**EXERCISE BRIEF:** Render the part of the items that opens with the line containing "Is green leaf" and runs through the end of the items as a Markdown table with two columns, Row and Line, leaving out blank lines.

· · ·

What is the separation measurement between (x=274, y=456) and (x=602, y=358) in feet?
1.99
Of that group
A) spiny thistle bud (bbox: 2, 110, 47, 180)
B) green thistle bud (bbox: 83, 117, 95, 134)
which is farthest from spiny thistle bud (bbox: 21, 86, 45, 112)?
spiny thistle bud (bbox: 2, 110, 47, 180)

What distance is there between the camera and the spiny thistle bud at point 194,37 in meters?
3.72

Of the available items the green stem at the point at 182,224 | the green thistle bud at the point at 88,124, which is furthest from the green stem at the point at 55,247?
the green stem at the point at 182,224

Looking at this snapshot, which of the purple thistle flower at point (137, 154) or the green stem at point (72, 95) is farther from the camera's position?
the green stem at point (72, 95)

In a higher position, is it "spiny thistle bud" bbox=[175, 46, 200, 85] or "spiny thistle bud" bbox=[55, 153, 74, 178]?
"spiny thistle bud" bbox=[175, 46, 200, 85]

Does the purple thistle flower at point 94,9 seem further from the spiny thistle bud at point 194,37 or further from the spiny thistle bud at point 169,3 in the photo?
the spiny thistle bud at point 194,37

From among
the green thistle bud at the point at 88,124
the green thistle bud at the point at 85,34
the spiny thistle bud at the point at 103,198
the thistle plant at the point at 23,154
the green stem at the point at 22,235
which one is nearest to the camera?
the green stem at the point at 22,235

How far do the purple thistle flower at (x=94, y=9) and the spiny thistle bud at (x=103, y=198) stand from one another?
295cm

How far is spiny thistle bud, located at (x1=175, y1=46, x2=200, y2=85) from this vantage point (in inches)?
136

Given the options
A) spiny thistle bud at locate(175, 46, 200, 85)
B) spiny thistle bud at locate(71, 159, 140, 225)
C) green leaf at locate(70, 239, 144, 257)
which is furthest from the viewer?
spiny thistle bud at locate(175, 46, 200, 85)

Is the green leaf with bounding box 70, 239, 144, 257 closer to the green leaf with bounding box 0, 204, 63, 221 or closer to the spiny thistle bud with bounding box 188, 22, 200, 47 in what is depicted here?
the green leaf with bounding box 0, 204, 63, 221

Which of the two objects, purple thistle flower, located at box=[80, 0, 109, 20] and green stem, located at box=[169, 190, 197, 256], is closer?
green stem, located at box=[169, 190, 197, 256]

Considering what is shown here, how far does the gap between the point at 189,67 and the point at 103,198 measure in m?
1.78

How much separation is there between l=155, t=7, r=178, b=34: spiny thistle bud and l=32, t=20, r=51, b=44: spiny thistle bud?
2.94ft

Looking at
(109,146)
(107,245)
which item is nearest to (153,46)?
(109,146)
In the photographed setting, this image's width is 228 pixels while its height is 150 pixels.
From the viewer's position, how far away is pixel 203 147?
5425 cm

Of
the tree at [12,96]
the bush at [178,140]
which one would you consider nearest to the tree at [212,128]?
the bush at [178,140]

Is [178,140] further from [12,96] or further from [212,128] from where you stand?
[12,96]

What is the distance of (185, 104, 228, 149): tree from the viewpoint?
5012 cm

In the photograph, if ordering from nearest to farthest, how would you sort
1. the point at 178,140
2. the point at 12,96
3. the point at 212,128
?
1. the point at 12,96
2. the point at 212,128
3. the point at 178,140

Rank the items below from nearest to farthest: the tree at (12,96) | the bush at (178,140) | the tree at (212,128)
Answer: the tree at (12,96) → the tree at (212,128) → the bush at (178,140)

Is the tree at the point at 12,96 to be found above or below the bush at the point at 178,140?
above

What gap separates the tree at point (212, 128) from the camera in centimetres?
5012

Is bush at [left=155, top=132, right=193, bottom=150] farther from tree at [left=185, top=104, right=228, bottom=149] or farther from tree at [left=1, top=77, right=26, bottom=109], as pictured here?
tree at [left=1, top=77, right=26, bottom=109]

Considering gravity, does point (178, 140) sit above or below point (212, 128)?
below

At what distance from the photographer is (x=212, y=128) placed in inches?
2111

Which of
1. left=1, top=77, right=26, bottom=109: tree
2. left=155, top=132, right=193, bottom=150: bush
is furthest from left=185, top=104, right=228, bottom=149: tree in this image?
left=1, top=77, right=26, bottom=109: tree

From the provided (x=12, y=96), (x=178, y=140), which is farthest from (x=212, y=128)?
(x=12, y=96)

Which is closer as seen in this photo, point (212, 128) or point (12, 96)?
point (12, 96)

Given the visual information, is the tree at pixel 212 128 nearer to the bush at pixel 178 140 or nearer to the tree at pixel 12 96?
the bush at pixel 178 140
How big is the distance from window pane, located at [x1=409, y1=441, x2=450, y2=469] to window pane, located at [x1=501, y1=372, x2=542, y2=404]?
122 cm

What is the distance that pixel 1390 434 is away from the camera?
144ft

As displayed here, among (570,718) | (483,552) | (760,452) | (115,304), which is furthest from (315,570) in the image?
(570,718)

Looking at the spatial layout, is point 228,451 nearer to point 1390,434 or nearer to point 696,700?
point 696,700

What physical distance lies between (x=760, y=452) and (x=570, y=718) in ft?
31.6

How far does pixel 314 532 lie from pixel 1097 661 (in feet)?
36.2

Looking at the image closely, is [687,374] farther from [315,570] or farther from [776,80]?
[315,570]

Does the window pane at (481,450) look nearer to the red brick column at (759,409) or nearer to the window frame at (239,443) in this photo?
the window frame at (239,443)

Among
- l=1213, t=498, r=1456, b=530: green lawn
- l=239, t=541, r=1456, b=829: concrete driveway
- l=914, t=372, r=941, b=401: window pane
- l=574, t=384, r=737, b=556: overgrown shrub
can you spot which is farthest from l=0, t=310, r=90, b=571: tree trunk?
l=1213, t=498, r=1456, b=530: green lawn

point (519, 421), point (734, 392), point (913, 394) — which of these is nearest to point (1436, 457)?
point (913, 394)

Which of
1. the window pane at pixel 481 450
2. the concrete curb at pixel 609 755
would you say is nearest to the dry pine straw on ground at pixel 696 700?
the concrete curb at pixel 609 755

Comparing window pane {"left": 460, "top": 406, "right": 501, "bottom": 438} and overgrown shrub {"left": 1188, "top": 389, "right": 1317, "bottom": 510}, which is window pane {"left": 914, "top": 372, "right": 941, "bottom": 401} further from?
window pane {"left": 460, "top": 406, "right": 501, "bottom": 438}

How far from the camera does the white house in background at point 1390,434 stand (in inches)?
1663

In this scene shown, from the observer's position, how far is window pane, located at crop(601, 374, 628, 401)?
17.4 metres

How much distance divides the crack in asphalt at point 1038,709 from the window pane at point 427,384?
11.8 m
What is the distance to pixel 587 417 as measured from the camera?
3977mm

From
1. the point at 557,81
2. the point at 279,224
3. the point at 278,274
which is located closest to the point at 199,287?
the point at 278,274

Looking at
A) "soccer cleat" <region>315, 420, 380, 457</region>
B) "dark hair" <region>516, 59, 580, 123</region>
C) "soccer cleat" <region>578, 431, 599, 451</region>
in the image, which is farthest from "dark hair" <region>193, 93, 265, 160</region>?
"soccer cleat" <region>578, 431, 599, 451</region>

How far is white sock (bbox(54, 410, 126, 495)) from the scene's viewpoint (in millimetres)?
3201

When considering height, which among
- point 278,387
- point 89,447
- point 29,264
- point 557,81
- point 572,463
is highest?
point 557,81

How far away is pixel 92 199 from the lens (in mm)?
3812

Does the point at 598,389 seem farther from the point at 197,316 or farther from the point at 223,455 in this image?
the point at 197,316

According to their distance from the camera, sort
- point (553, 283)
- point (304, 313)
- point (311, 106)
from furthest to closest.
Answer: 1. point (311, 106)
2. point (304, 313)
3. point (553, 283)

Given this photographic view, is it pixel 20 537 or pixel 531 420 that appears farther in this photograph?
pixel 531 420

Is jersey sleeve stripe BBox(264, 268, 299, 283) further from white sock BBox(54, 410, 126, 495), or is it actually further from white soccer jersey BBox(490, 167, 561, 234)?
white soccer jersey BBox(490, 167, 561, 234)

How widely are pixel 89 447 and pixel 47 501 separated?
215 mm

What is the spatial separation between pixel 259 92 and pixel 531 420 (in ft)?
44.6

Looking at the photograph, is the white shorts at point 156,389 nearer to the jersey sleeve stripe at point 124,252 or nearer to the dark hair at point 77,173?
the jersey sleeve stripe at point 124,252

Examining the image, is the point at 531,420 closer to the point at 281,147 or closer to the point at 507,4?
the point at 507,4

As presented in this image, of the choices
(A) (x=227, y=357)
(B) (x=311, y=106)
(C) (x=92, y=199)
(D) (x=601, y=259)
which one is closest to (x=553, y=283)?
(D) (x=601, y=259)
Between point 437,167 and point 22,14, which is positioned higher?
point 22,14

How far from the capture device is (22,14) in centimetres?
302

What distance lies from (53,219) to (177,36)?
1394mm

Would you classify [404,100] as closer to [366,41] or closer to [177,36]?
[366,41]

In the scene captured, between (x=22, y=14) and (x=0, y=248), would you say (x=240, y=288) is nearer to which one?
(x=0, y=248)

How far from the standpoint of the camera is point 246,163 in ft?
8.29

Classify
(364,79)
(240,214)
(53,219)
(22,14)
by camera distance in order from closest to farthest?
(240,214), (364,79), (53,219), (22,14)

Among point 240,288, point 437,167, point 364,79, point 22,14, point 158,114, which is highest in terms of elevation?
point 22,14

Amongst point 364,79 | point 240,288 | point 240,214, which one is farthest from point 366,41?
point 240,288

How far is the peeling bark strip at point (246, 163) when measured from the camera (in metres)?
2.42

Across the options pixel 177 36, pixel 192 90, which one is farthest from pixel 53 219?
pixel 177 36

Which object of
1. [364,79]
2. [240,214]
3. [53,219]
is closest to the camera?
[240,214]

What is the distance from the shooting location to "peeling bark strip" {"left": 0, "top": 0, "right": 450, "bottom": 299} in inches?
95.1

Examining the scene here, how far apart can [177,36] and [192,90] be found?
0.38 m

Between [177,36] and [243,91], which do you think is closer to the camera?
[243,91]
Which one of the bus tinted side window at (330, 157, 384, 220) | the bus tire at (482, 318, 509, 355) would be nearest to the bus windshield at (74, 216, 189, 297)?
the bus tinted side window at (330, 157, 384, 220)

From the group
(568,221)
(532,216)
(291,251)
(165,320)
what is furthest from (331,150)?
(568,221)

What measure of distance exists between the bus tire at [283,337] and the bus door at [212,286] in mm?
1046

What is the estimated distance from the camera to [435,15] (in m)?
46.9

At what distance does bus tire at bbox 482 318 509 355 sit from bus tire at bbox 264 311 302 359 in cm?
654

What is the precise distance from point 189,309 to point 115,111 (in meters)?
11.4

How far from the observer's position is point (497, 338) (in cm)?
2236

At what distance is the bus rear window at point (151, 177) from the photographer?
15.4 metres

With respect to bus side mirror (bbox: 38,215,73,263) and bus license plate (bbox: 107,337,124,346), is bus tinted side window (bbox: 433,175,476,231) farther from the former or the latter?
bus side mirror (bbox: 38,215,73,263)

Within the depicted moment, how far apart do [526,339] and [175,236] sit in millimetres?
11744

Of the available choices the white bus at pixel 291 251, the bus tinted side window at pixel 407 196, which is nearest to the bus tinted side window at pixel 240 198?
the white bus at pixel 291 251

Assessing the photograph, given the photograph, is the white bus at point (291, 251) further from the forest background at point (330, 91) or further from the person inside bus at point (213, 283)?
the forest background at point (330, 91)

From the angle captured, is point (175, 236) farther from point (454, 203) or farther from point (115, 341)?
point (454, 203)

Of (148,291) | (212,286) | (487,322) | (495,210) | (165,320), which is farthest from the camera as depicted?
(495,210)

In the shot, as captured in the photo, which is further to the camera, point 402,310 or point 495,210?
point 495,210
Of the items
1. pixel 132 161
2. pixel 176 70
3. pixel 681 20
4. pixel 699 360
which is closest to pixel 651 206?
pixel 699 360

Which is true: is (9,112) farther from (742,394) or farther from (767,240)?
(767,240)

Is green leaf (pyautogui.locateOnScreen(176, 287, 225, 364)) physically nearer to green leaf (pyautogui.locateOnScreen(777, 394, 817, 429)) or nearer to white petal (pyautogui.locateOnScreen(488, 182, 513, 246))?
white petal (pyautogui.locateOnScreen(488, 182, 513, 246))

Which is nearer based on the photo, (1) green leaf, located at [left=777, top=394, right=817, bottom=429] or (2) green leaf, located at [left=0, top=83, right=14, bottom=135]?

· · ·

**SOLUTION TO THIS EXERCISE:**
| Row | Line |
|---|---|
| 1 | Is green leaf (pyautogui.locateOnScreen(176, 287, 225, 364)) physically nearer to green leaf (pyautogui.locateOnScreen(777, 394, 817, 429)) or nearer to white petal (pyautogui.locateOnScreen(488, 182, 513, 246))? |
| 2 | white petal (pyautogui.locateOnScreen(488, 182, 513, 246)) |
| 3 | Which is nearer based on the photo, (1) green leaf, located at [left=777, top=394, right=817, bottom=429] or (2) green leaf, located at [left=0, top=83, right=14, bottom=135]? |